Shulman (1987, p. 8) said about PCK: “It represents the blending of content and pedagogy into an understanding of how particular topics, problems, or issues are organized, represented, and adapted to the diverse interests and abilities of learners, and presented for instruction”. He expanded the notion of basic knowledge that the teacher should have.
There is a treatise on PCK written by Julie Gess-Newsome and Norman Lederman (1999), an interesting book that joins the description of several visions of PCK, the ways of assessing and measuring the construct and the impact on science teacher education programs. After that book, there have appeared several papers and book’s chapters on this concept as that of de Jong, Veal, and van Driel (2002), a review of the work written about PCK in the chemistry education context; Hashweh (2005), a paper conceiving a reconstruction or new conceptualization of PCK as teacher pedagogical constructions; Abell (2007), a throughout review written for the Handbook of Research on Science Education;Miller (2007), a review considering the history, the categories of teacher knowledge, the assumptions, and methodologies for investigating PCK; Park and Oliver (2008), a paper considering six explicit elements of PCK, one of them of the affective type; Sandra Abell (2008) one of the papers from a special issue of the International Journal of Science Education on PCK, in which she defends the actuality of research about PCK; and Kind (2009), the last review on the construct. The ways of capturing PCK has been developed by Loughran, Berry and Mulhall (2012). The instruments provided by these authors provide a vision of how teachers approach the teaching of certain subject to a specific group of students, it provides the reasons linking how, why and what of teaching that content. It includes the role of beliefs and contextual factors in the understanding and practice of teachers.
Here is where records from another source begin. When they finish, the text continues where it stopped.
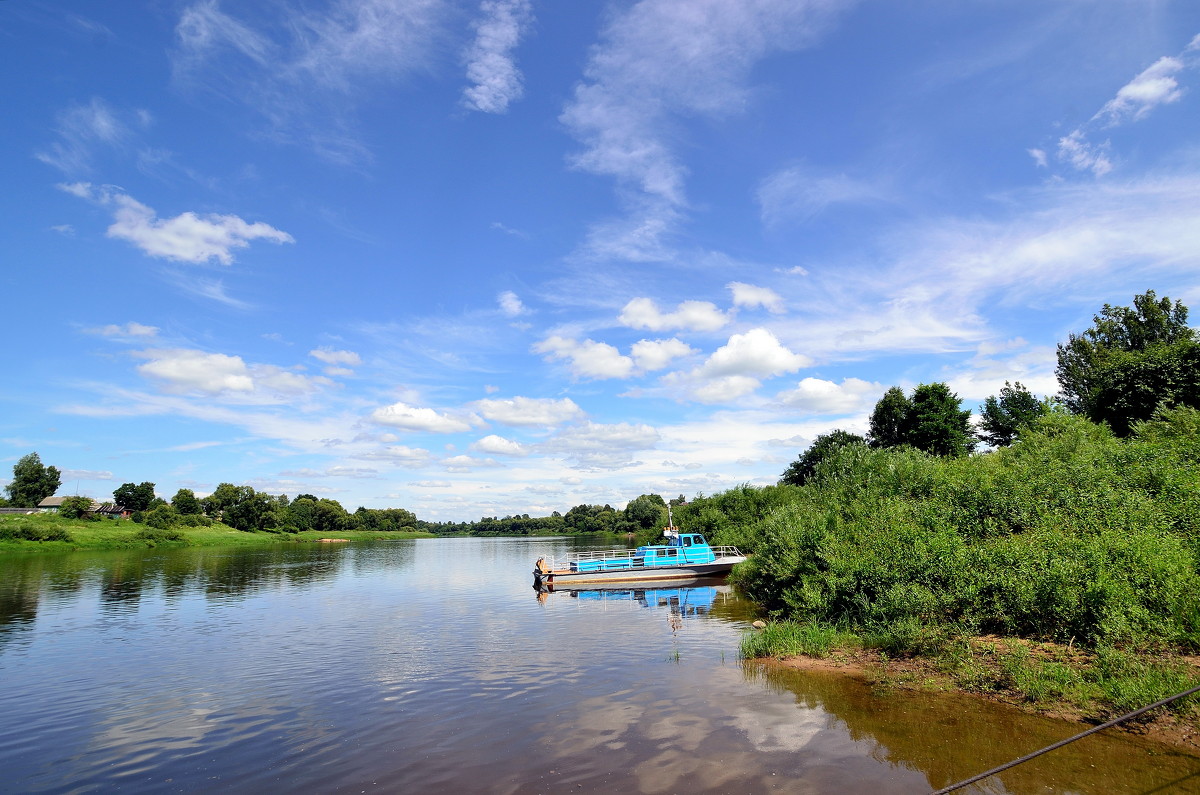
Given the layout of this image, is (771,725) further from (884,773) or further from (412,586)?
(412,586)

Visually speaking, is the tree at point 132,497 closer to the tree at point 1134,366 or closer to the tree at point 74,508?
the tree at point 74,508

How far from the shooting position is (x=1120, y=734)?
10.3 meters

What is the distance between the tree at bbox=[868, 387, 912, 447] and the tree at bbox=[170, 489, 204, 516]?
436 feet

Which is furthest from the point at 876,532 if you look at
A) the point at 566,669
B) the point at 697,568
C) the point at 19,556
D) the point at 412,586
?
the point at 19,556

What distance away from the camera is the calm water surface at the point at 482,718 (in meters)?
10.2

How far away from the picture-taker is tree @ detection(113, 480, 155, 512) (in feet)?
447

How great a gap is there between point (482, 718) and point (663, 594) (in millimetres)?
25067

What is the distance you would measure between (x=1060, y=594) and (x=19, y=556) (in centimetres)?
8860

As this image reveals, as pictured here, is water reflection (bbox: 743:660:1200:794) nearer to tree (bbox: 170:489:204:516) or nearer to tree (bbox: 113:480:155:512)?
tree (bbox: 170:489:204:516)

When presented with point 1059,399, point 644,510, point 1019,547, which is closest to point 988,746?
point 1019,547

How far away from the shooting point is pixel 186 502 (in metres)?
124

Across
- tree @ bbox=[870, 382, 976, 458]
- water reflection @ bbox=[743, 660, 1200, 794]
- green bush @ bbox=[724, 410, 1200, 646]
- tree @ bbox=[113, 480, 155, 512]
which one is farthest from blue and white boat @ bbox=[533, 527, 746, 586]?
tree @ bbox=[113, 480, 155, 512]

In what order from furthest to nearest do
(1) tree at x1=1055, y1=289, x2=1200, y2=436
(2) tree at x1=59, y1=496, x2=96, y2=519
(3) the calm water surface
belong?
(2) tree at x1=59, y1=496, x2=96, y2=519 → (1) tree at x1=1055, y1=289, x2=1200, y2=436 → (3) the calm water surface

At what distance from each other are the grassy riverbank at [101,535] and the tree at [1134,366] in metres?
107
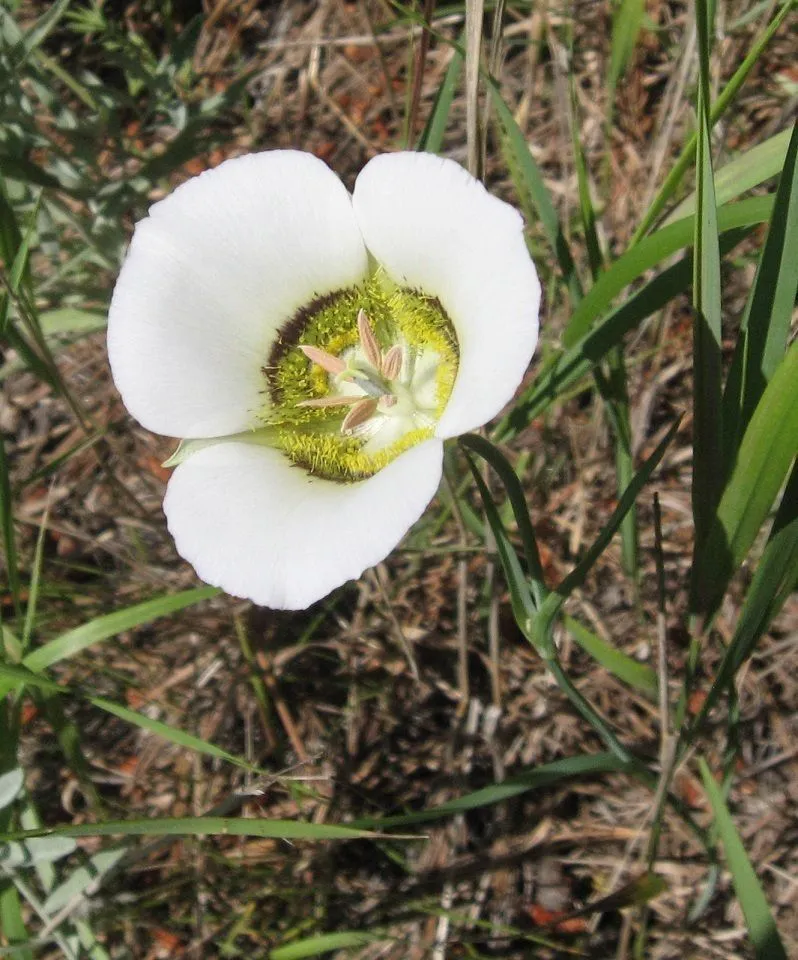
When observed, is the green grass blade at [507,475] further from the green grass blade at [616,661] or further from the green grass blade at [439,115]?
the green grass blade at [439,115]

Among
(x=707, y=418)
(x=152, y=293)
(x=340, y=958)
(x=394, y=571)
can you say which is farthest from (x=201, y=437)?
(x=340, y=958)

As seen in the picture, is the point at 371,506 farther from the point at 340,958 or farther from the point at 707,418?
the point at 340,958

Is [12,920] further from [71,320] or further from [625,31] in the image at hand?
[625,31]

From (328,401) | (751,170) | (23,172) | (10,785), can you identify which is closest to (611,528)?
(328,401)

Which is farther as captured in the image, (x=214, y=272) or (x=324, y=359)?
(x=324, y=359)

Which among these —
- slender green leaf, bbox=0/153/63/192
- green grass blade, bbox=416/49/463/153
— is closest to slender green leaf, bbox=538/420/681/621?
green grass blade, bbox=416/49/463/153

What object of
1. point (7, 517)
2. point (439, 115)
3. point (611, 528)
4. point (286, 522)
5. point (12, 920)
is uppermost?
point (439, 115)
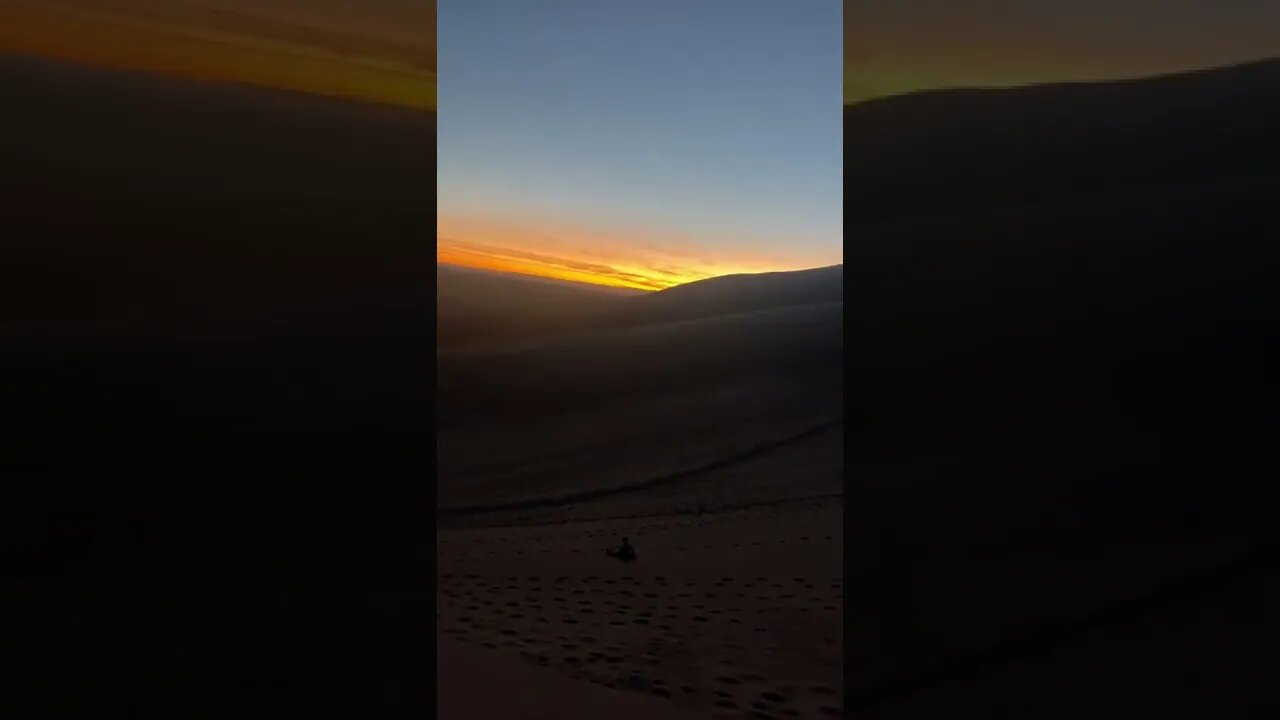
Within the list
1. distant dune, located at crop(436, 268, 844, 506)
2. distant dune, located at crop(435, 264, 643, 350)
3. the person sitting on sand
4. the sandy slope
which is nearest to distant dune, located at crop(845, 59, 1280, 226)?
the sandy slope

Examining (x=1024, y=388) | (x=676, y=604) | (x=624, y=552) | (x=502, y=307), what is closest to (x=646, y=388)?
(x=502, y=307)

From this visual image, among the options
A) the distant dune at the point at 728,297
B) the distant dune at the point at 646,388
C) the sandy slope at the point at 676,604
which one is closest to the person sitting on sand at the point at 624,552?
the sandy slope at the point at 676,604

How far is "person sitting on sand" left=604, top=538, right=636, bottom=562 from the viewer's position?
7620mm

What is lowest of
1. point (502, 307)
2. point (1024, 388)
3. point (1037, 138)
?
point (1024, 388)

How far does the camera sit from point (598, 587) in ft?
22.0

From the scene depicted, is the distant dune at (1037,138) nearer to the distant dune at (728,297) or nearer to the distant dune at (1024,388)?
the distant dune at (1024,388)

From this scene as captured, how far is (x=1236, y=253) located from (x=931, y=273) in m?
0.80

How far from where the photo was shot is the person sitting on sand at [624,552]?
7.62m

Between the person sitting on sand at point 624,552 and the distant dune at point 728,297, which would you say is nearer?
the person sitting on sand at point 624,552

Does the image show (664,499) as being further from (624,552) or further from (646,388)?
(646,388)

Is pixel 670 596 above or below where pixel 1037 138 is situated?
below

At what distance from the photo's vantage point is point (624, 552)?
7.69 metres

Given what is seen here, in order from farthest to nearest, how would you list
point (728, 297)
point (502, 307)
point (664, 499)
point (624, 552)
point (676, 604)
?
point (728, 297) < point (502, 307) < point (664, 499) < point (624, 552) < point (676, 604)

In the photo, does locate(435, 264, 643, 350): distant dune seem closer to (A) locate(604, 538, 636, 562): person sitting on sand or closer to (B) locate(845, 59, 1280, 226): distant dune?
(A) locate(604, 538, 636, 562): person sitting on sand
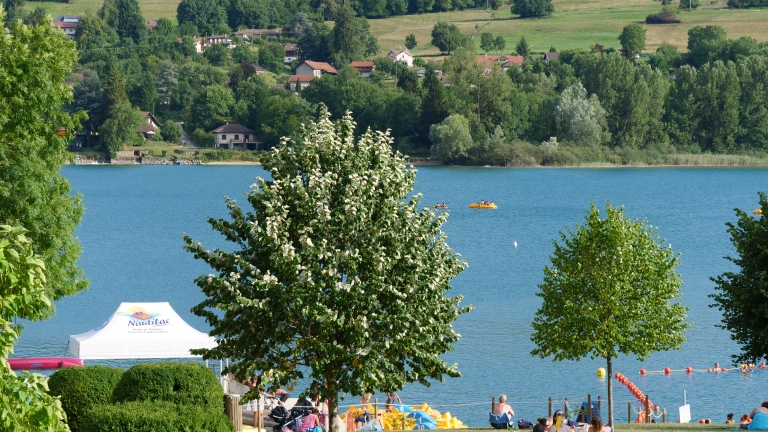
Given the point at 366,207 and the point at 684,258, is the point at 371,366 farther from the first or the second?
the point at 684,258

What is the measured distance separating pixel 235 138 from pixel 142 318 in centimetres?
14330

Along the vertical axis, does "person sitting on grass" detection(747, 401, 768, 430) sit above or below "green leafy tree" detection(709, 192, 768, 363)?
below

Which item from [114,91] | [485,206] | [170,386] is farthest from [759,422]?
[114,91]

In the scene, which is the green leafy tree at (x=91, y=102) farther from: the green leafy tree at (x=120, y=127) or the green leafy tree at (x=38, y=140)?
the green leafy tree at (x=38, y=140)

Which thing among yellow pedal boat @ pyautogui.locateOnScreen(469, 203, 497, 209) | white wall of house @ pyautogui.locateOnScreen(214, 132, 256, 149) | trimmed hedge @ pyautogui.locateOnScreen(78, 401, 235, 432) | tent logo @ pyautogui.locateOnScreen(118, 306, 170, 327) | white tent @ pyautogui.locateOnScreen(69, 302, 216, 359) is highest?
trimmed hedge @ pyautogui.locateOnScreen(78, 401, 235, 432)

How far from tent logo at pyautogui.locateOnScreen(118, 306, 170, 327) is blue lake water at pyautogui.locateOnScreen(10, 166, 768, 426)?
31.7ft

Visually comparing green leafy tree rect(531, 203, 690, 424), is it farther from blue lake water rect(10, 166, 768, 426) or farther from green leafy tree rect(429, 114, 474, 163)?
green leafy tree rect(429, 114, 474, 163)

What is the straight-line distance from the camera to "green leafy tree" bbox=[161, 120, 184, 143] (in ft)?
559

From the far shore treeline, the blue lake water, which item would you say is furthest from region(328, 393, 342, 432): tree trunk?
the far shore treeline

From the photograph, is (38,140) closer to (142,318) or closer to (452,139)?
(142,318)

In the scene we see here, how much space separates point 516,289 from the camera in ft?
193

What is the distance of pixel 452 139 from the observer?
477 feet

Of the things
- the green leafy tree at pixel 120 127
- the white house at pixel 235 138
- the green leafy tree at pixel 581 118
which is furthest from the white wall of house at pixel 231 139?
the green leafy tree at pixel 581 118

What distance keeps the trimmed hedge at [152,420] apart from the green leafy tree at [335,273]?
2.54 metres
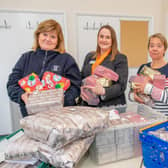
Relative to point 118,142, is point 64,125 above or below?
above

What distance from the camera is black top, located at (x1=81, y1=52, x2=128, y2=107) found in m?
1.06

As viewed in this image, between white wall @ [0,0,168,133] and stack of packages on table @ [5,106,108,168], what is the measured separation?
Result: 5.62 feet

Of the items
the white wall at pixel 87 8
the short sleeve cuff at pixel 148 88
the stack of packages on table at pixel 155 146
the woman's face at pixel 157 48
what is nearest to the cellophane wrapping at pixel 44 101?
the stack of packages on table at pixel 155 146

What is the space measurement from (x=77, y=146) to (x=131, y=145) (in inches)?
10.8

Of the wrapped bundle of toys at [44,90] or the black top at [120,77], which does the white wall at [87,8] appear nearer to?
the black top at [120,77]

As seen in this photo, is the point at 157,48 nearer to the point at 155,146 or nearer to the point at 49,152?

The author of this editorial published two papers on the foundations of PCK and the PCK on the particulate structure of matter in this Journal (Garritz and Trinidad, 2004; 2006) and with Padilla et al. (2008) another one on the topic of «amount of substance», among others, including a chapter that is going to appear (Garritz, 2014).
Now it is considered that PCK is important not only for researchers but also for teachers in service or in the training period, as several authors have recently demonstrated (Hume & Berry, 2011; 2013; Bertram & Loughran, 2012; Williams, 2012; Williams, et al., 2012).
In a recent meeting (The PCK Summit) in Colorado Springs, USA, in October 2012, a set of experts on PCK were discussing about definitions, applications and interpretations of this construct, and the following description was proposed by one of the groups under discussion: PCK is a “personal attribute of a teacher, considered both a knowledge base and an action. It is the knowledge of, reasoning behind, planning for, and enactment of teaching a particular topic in a particular way for a particular reason to particular students for enhanced student outcomes” (Gess-Newsome and Carlson, 2013).”
CorollaryAsking ourselves on the PCK necessary to face up to a particular topic, group of students, reasons for, and way of teaching, we enter in a productive exercise, where we have to think on: our teaching objectives; the knowledge of alternative conceptions of students; their learning difficulties; our own teaching difficulties, what is the appropriate sequencing of topics, the correct use of analogies and examples, ways to address the central ideas, experiments, projects and problems during the class; and the ingenious ways of evaluating student progress and understanding. To think on these things will do complete our preparation of the class.